[What to work on] Rewrite the records from the line containing "Configuring the Dispatcher Servlet" through the line containing "<servletclass>org.springframework.web.servlet.DispatcherServl", both included, with "testapp" changed to "demoapp" and nothing else altered. Return only those lines.

-- Opening Marker --

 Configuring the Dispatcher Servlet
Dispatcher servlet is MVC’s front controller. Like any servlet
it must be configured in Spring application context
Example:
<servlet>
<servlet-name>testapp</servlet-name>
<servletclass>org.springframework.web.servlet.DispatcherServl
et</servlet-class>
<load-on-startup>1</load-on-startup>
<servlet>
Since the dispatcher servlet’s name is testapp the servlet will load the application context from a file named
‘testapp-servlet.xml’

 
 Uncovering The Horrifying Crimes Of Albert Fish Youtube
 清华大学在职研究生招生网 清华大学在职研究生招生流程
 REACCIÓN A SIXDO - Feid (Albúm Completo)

-- Closing Marker --
-- Opening Marker --

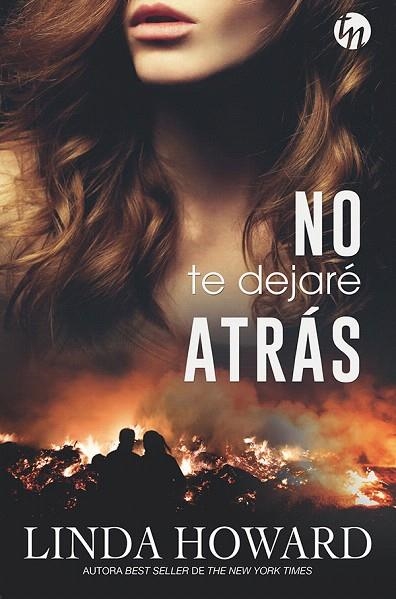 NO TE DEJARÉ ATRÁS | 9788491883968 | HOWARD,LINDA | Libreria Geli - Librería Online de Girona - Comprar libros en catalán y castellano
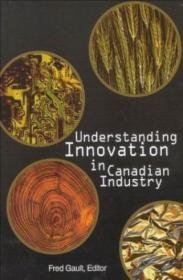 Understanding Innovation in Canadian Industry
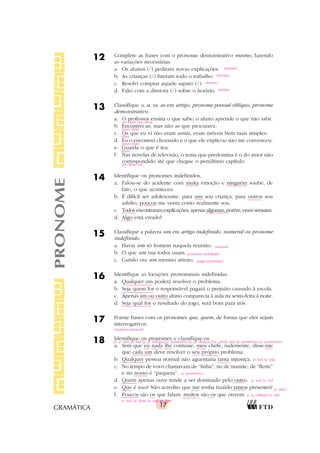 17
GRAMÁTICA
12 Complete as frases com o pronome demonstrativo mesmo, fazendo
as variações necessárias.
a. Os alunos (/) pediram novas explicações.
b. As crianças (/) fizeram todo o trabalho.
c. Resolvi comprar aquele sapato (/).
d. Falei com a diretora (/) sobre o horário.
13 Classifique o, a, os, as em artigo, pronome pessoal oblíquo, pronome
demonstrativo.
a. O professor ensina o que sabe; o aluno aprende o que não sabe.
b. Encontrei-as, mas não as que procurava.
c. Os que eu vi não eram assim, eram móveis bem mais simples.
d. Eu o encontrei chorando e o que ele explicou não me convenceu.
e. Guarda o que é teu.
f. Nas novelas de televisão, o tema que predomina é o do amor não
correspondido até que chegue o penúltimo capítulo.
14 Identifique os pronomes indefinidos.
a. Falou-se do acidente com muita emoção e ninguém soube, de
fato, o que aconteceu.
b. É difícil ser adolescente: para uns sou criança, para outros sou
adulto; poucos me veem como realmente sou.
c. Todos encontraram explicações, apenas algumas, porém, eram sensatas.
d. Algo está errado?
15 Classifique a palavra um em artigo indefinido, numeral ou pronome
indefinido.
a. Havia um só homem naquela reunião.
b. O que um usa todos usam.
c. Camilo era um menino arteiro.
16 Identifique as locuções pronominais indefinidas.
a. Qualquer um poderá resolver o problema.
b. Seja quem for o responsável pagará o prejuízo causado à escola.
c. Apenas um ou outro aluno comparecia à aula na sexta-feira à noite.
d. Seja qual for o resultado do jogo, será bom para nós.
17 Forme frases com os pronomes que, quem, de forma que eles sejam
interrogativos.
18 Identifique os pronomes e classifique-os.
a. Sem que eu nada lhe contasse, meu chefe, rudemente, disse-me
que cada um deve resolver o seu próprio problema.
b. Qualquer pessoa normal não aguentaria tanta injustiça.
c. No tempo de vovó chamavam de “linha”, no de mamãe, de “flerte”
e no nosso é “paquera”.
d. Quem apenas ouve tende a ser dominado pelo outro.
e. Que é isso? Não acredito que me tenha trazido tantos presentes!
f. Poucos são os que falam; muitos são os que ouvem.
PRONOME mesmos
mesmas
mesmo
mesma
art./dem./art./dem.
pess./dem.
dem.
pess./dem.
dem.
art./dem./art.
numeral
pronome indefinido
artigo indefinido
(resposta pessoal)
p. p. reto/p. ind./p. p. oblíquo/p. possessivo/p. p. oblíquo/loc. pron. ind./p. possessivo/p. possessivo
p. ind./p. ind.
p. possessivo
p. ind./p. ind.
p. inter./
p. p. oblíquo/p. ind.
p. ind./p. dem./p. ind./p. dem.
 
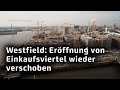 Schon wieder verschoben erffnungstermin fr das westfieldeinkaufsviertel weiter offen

-- Closing Marker --

[Written answer]
 Configuring the Dispatcher Servlet
Dispatcher servlet is MVC’s front controller. Like any servlet
it must be configured in Spring application context
Example:
<servlet>
<servlet-name>demoapp</servlet-name>
<servletclass>org.springframework.web.servlet.DispatcherServl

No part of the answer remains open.